# NetworkManager 1.0.6 broken with openconnect MTU settings

## ppwaskie

I recently updated my networkmanager install from 1.0.2-r1 to 1.0.6 in portage.  Once that happened, my openconnect VPN adapter failed to set the MTU when connecting to what was negotiated with the gateway.  I was getting these failures:

```

Sep 10 17:31:25 fawkes openconnect[12978]: SIOCSIFMTU: Operation not permitted

```

The MTU on the tun device, vpn0, would default to 1500 bytes, where it normally sits around 1406.  This was causing ssh connections to fail, and other TCP traffic to be unpredictable.  I could force the MTU with ifconfig back to 1406, and that would alleviate the issue until I reconnected the VPN.

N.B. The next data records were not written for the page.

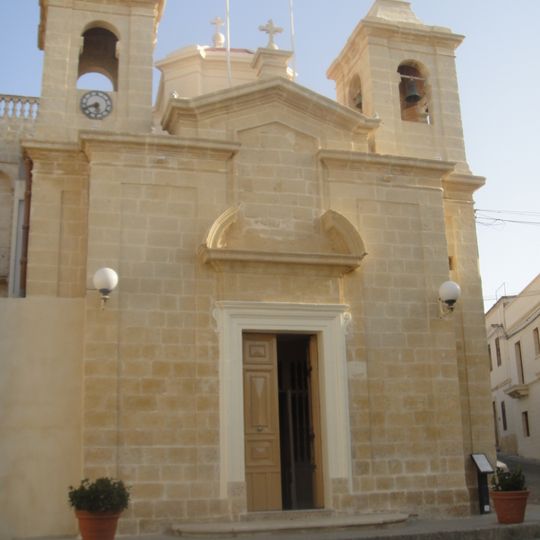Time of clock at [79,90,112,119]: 5:41
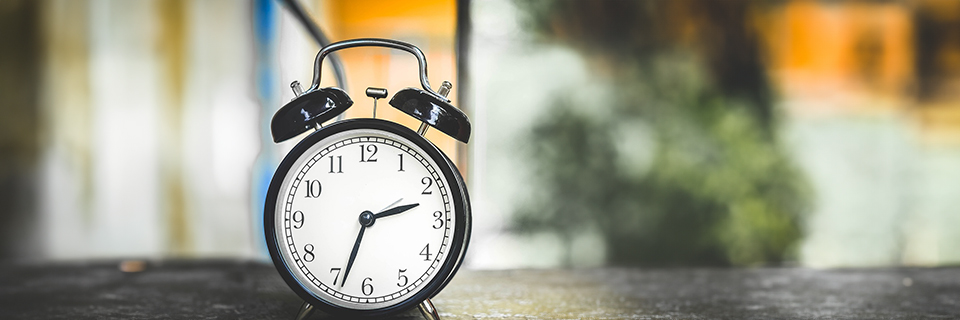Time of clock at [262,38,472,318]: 2:33
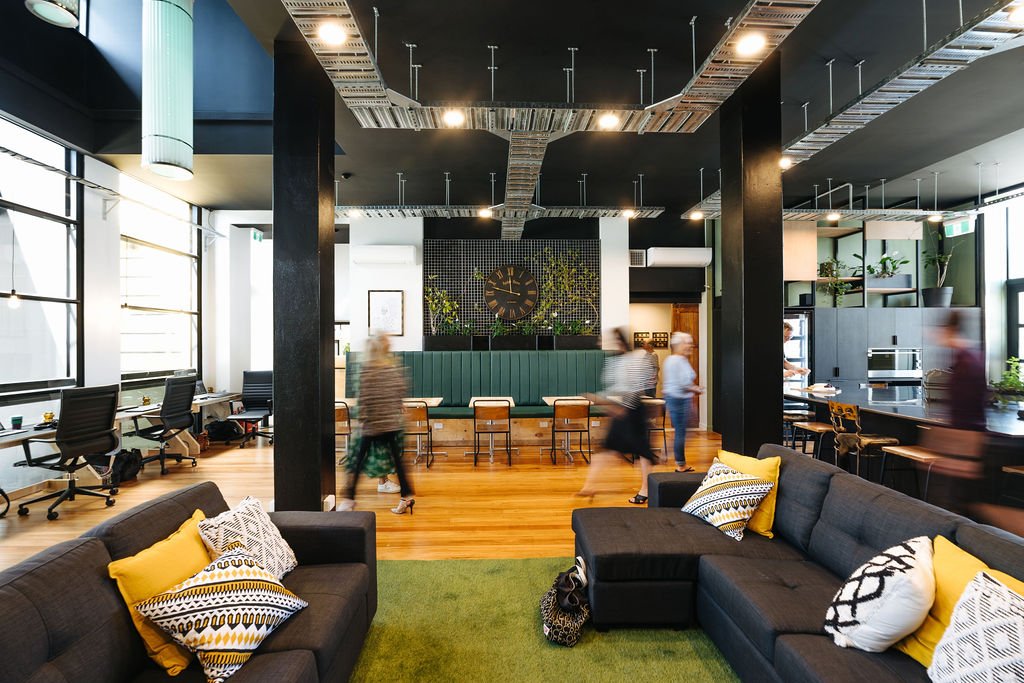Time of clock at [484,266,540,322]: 11:47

Downgrading back to net-misc/networkmanager-1.0.2-r1 fixed the issue.  My tun device, vpn0, now properly sets its VPN from what was negotiated with the VPN gateway.

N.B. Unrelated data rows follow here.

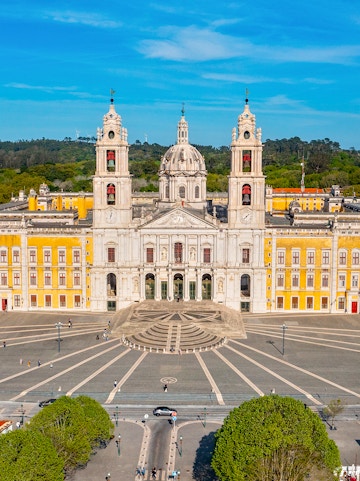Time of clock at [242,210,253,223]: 1:37
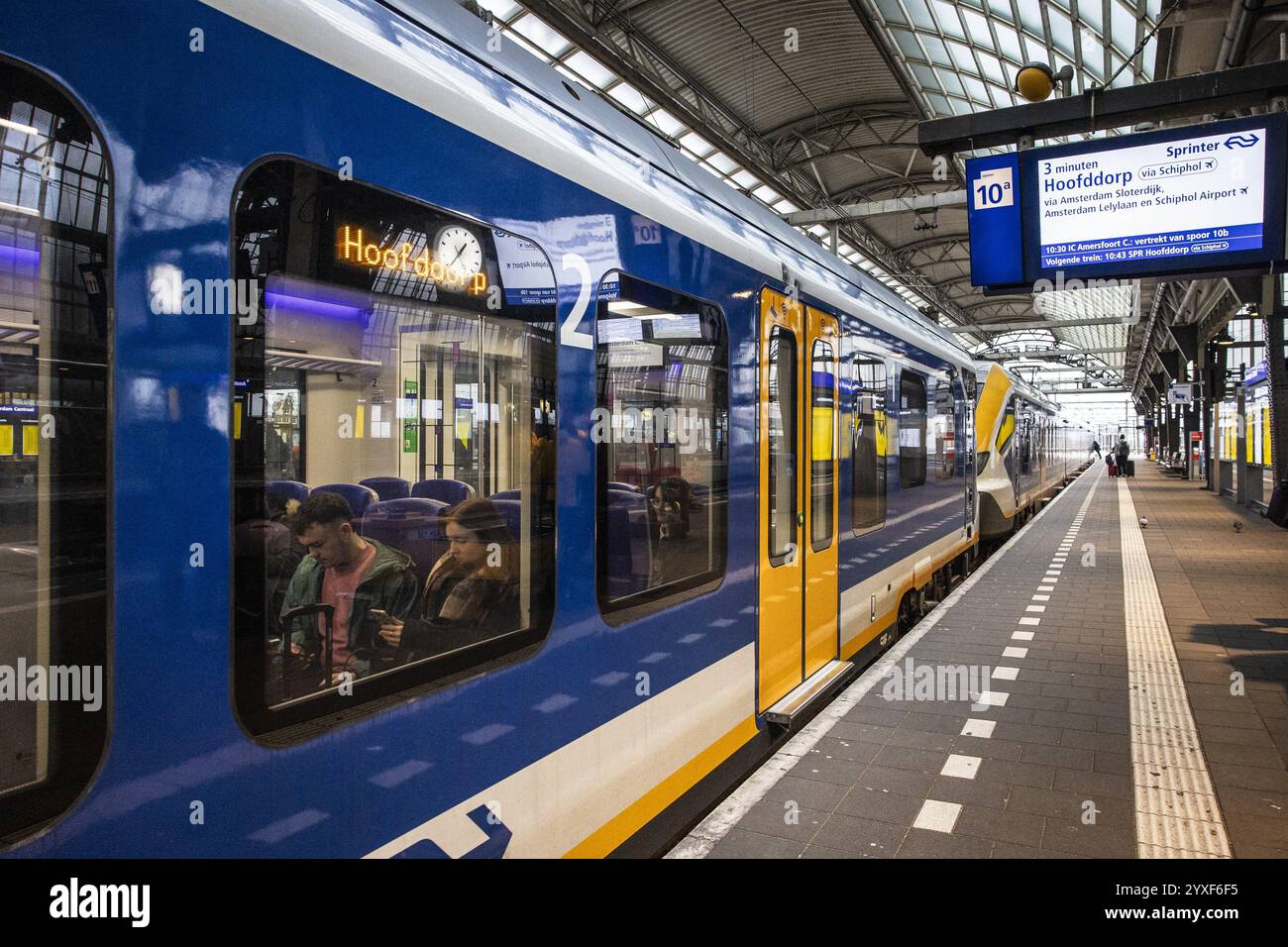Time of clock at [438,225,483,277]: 1:38
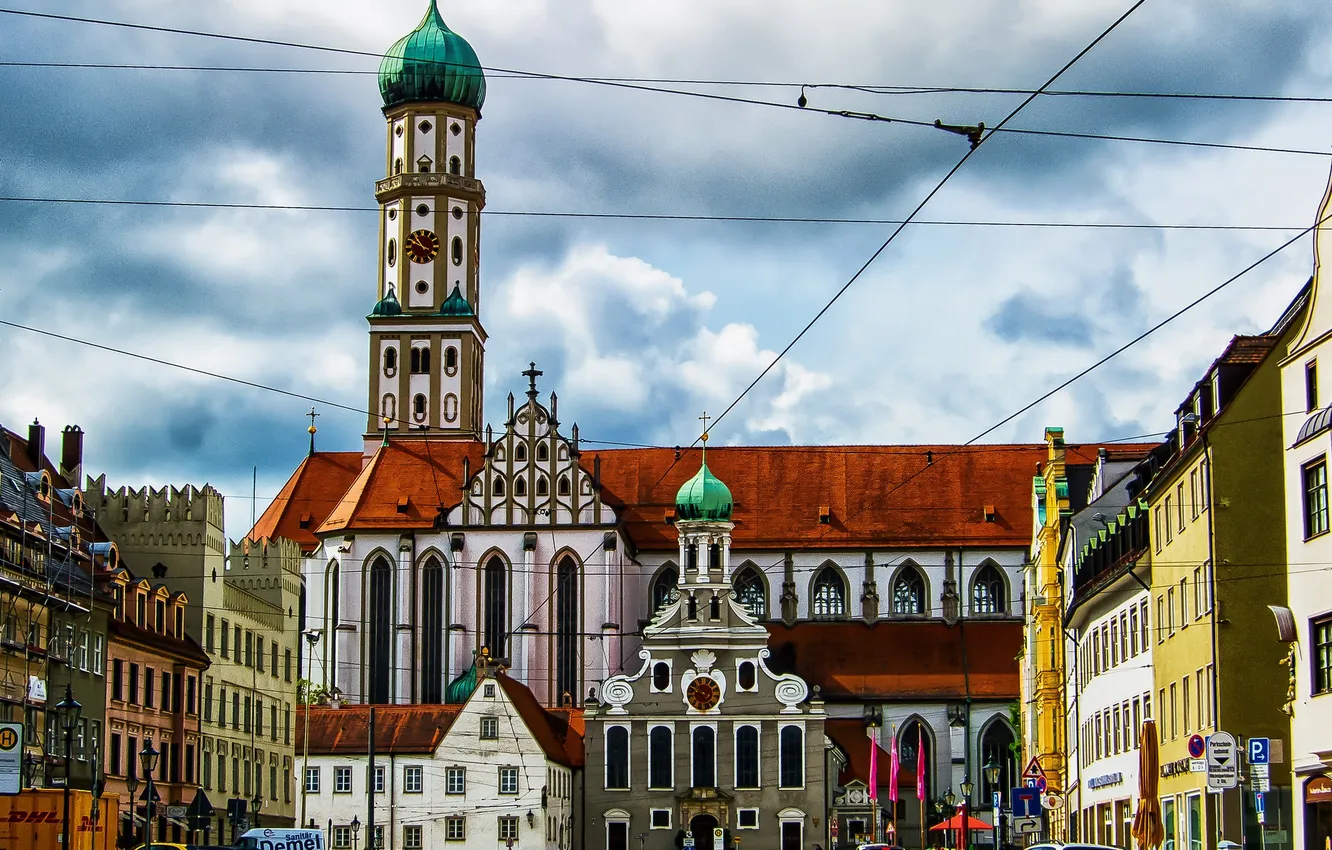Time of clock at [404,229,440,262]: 10:49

Any additional info I can provide please let me know.

----------

## poncho

this sounds like https://bugs.gentoo.org/show_bug.cgi?id=559908

----------

## ppwaskie

Yes, that is the bug.  Thanks for posting that, I couldn't find it when poking around.  Cheers.

----------

## Pednick

I just installed gnome systemd and the networkmanager isn't appearing, the network seems to work but there's no icon on top.

Is this the same bug?

----------

## ppwaskie

No, the bug is when connecting to a VPN, the MTU isn't getting set correctly based on what is negotiated with the VPN gateway.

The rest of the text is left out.